Sharaf Zaman, the spokesperson of the ministry, says that at least 45,000 to 50,000 children in the country are suffering from malnutrition every month.

In the Indra Gandhi Children Hospital in Kabul, close to all the special beds for malnutrition patients, are full of patients.

Osman and Suleiman are 7-month-old twins who are struggling with malnutrition.

Banafsha, the mother of these two children, said that due to the bad economic situation, they do not have enough bread to eat, and because of this, she cannot provide enough milk for her children.

“We can’t get anything for these children, we can’t prepare medicine for them, and if one day there was milk, the next day there is no milk. If we find the night’s meal, I will not find for the morning bread. That’s why our child are malnourished.”

Saleha and Bibi Hajar are two mothers whose malnourished children brought them from Kapisa and Paktia provinces to Kabul.

Bibi Hajar, who came from Paktia to Kabul to treat her malnourished child, says that one of her children died as a result of malnutrition after being hospitalized in Paktia for a few days, and now she has brought her other child to Kabul for treatment. These mothers consider their poor economic situation as the reason for their children’s malnutrition and want more attention from the authorities in this field.

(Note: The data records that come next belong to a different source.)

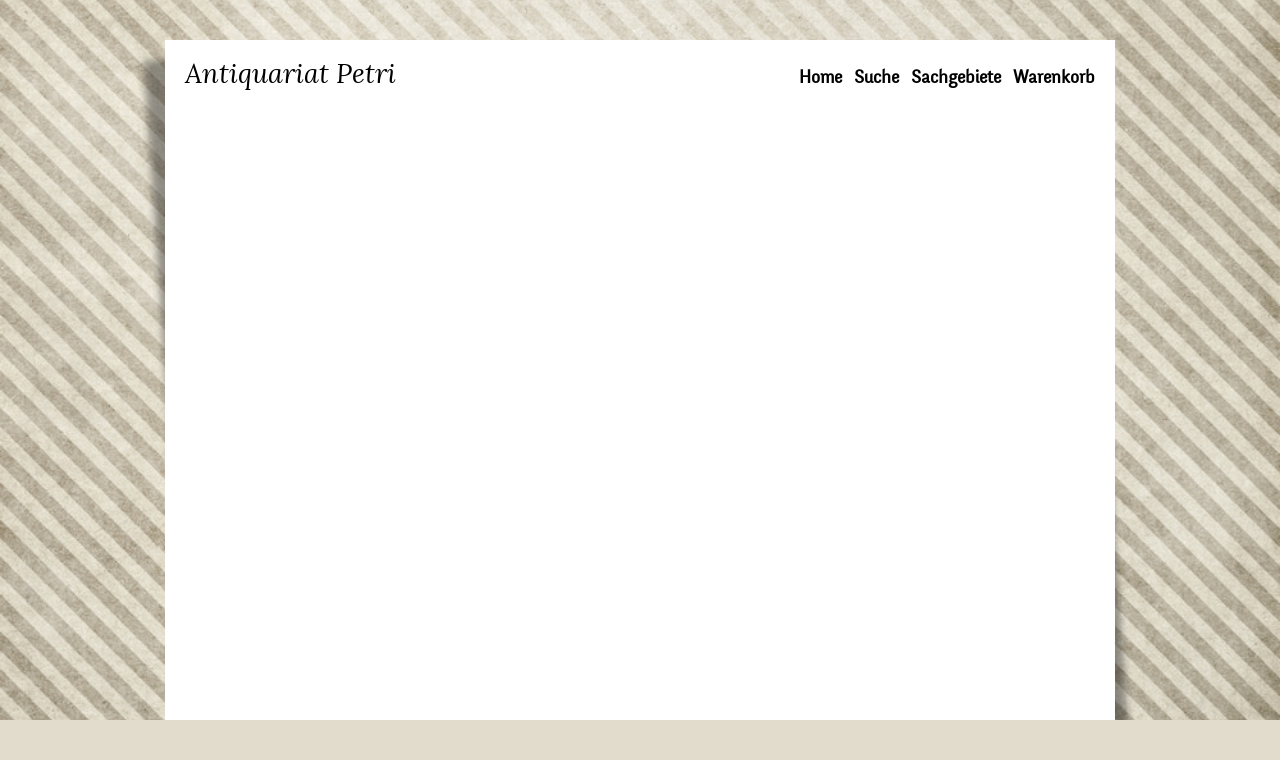

--- FILE ---
content_type: text/html; charset=UTF-8
request_url: http://www.antiquariat-petri.de/article/127092.html
body_size: 1289
content:
<!DOCTYPE html>
<!--

  Copyright 2026 HerrOtto IT Services Ltd., Sandweg 7b, 21509 Glinde
  Autor: Tim David Saxen, dsaxen@herrotto.de

-->
<html lang="de">
<head>
  <title>Antiquariat Petri</title>

  <meta http-equiv="Content-Type" content="text/html; charset=utf-8">
  <meta NAME="author" CONTENT="Tim David Saxen">
  <meta NAME="publisher" CONTENT="HerrOtto IT Services Ltd.">
  <meta NAME="copyright" CONTENT="Copyright 2026 Antiquariat Petri">
  <meta NAME="page-topic" CONTENT="Antiquariat Petri">
  <meta NAME="audience" CONTENT="Fortgeschrittene Benutzer">
  <meta NAME="expires" CONTENT="NEVER">
  <meta NAME="page-type" CONTENT="Online-Shop">
  <meta NAME="language" CONTENT="DE">
  <meta NAME="keywords" CONTENT="Antiquariat, Versandantiquariat, B&uuml;cher, Gebraucht, Originalgetreue Einb&auml;nde, St&ouml;bern, Literatur">
  <meta NAME="robots" CONTENT="INDEX,FOLLOW">
  <meta name="google-site-verification" content="1l3usxdihU3_aWFSstGTWuYfyWe782UVtOq_d3JVJWo" />
  <meta NAME="description" CONTENT="">

  <!-- Base StyleSet -->
  <link type="text/css" href="/style.css" rel="stylesheet">

  <!-- Fonts -->
  <link type="text/css" href="/fonts/lora/stylesheet.css" rel="stylesheet">
  <link type="text/css" href="/fonts/fengardo-neue/stylesheet.css" rel="stylesheet">

  <!-- jQuery -->
  <link type="text/css" href="/jquery/css/smoothness/jquery-ui-1.9.0.custom.min.css" rel="stylesheet">
  <script type="text/javascript" src="/jquery/js/jquery-1.8.2.js"></script>
  <script type="text/javascript" src="/jquery/js/jquery-ui-1.9.0.custom.min.js"></script>
  <script type="text/javascript" src="/jquery-plugins/backstretch/jquery.backstretch.min.js"></script>
  <script type="text/javascript">
  <!--//
    $(document).ready(function() {
      $.backstretch("/images/background.jpg");
          });
  //-->
  </script>

  <!-- Other Scripts -->
  <script type="text/javascript">
  <!--//
      //-->
  </script>
</head>
<body bgcolor="#e2dccc">

  <div id="header">
    <div style="z-index:-1; position:absolute; top:0px; left:-39px; background-image:url(/images/schatten-oben.png); background-repeat:no-repeat; width:39px; height:482px"><img src="/images/pixel.gif" width=1 height=1 alt="" border=0></div> 
    <div id="logo">
      Antiquariat Petri
    </div>
     <div id="navigation">
      <ul>
        <li><a href="/index.html">Home</a>
        <li><a href="/index.php?search=0">Suche</a>
        <li><a href="/sachgebiete.html">Sachgebiete</a>
        <li><a id="CartLink" href="/index.php?warenkorb=0">Warenkorb </a>
      </ul>
    </div>
  </div>

  <div id="frame">
     <div style="z-index:-1; position:absolute; bottom:-60px; right:-39px; background-image:url(/images/schatten-unten.png); background-repeat:no-repeat; width:39px; height:482px"><img src="/images/pixel.gif" width=1 height=1 alt="" border=0></div> 
     <div id="content">
            </div>

     <div id="footer">
       <div style="float:right; padding:20px;">
         <a href="/impressum.html">Impressum</a> &nbsp;
         <a href="/agb.html">Liefer-&nbsp;&amp;&nbsp;Gesch&auml;ftsbedingungen</a>
       </div> 
       <div style="float:left; padding:20px;">
         Copyright 2026 Antiquariat Petri
       </div> 
     </div>

     <!-- Scroll-Abstand nach unten -->
     <div style="position:absolute; bottom:-100px; left:0px; height:40px">&nbsp;</div> 
  </div>

</body>
</html>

The Children’s Health Hospital in Kabul is witnessing a high rate of children suffering from various diseases. Officials in this hospital say that in recent months, out of necessity, they have accepted patients up to twice the capacity of the hospital.

Mohammad Arif Hasanzai, the head of the internal department of the Indragandi Children’s Health Hospital, wants more attention in the treatment and prevention of malnutrition. “More than 80% of the drugs are procured from within the hospital, and the remaining amount, unfortunately, is procured from outside. In general, we can say that the situation is neither normal nor good.”

This is while the United Nations Children’s Fund (UNICEF) recently said that 50,000 malnourished patients were hospitalized in Afghanistan last month.